Julie’s ears twitched in silhouette. “No, it was closer than that.” They swiveled toward Nick.
Nick started to swing the peephole shut but there was a faint creak so he stopped. Julie’s ears stood straight up. Hoping her eyesight was only human, Nick covered the slot of the peephole with the soft gray felt of his hat brim. It muffled sound as well, but when he finally thought it safe to steal a glance, Julie’s silhouette was again facing forward.
“—only thing creaking here is the bed,” Jack insisted, thrusting up into her, making the springs creak with his exertions.
“I don’t think so.” Julie’s ears twitched. “These ears are for more than just petting, you know.”
“Then it’s a rat.” Another thrust. “This place is old.”
Nick did feel a bit like Judas, but he wasn’t one of Kennedy’s disciples, the man was just a politician, and what’s more, a married man, having an affair when he had not just a wife but kids. If Nick was a rat, he certainly wasn’t the only one.
“Okay,” Julie said, “but promise me one thing. Don’t ever go to Texas.”
“Can’t promise you that.” Jack laughed. “You’re a crazy bunny.” A grunt. “I like you, Julie.” Grunt. “But it’s a big state.” Grunt. “Gonna have to stump.”
“I don’t care if you stump! Just don’t go there after you’re elected.”
“Might wanna run for a second term.…”
“I want you to too,” Julie cried, beginning to sob, “but you won’t. Trust me, you won’t. Just promise me you won’t go to Dallas.”
“Dallas is a big city.”
“Then just promise me you won’t go to Dealey Plaza,” Julie sobbed. “Don’t go anywhere near that damned school book depository.…”
“Okay,” he moaned, “on one condition.…”
“What?”
“You quit teasing me with the crazy talk and we just have wild bunny sex!”
“Deal!”
With that, Julie began bouncing as gaily as the rabbit on the cover of Rabbit Hill, except instead of a hill, she was atop Senator John Fitzgerald Kennedy.
This was the money shot, but the room was too dark, and it would give away the game to use a flash. But unlike most photographers, Nick had an ace. He bled off electricity into the air like a Tesla coil, the ionic charge making the light bulbs light up on their own.
Light up they did, enough to get three clear shots until the bulbs in the chandelier went up like flashbulbs, overloading one after another.
“What the hell!” cried Jack.
“What on earth!” cried Julie.
Nick cried nothing, only used the distraction to slam and bolt the peephole.
The bulb in his flashlight had blown, too, but he had will-o’-wisps to light the way.
Two days later, Nick deposited a stack of photos on Hef’s desk. A second smaller stack of photos and their negatives were hidden under the lining of the Argus’s case.

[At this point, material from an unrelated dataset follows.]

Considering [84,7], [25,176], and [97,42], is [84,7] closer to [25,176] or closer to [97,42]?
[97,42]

Two other photos and negative frames, one with a blurry photo on the model but a good focus on the background, another just a shot of a bookcase, had been left out. Nick had compared the eyes in the library peephole with the eyes of the Playmates and matched them with Constance and Gwen, as expected.
Hef picked up the photos, flipping through them without comment, then began to lay them in groups atop the desk. “White Rabbit, March Hare, Peter Rabbit’s hot sisters … What’s this?”
“The Velveteen Rabbit,” Nick answered.
Hef nodded and came to the last set of photos, flipping through them. He paused at one. “Great action shot. Got centerfold written all over it.”
“Centerfold?”
“Yep,” Hef said, “had a gentleman’s bet with Will. He won. Asked me to make Julie centerfold. Was thinking of doing it anyway, but later. But these photos? I’m moving her up to Miss March. And we’ve got the new theme for the club. That harpy Parsons somehow got word we were doing kittens, so we’re going to switch it up and unveil bunnies instead.” Hef gazed at the centerfold, Nick’s shot of Julie bouncing gaily in the air, then laid it on the desk. He then opened a drawer and pulled out a book, setting it beside the photograph with a grim chuckle. “Knew I’d seen this pose before.”
A shiny Newbery Medal sticker adorned the cover of Rabbit Hill, a bunny bouncing beside it in the same pose, a hill with a little red house in the background below. “My daughter Christie’s seven,” Hef mentioned. “I asked Julie what sort of book a seven-year-old girl would like. She suggested this.”
Nick reached out and flipped it open, noting the title page and the words below: The Viking Press—New York 1944. “Two years before Wild Card Day.…”
“Must have made quite an impression.” Hef tapped the nude. “So will this.”
“Yeah.”
“We’re going to need a clothed shot for the cover, but that doesn’t have to wait until Valdes swaps the kitten costumes into bunnies. Julie already has her own ears and tail.”
“Should I be the one to tell her?”
Hef mused. “Sure. Go ahead. You’ve earned it.”
Nick knocked on the door of Will and Julie’s suite. Julie opened it.
“Congratulations, Miss March,” Nick greeted her.
Her face lit up while her ears stood up straight. “Are you kidding me?”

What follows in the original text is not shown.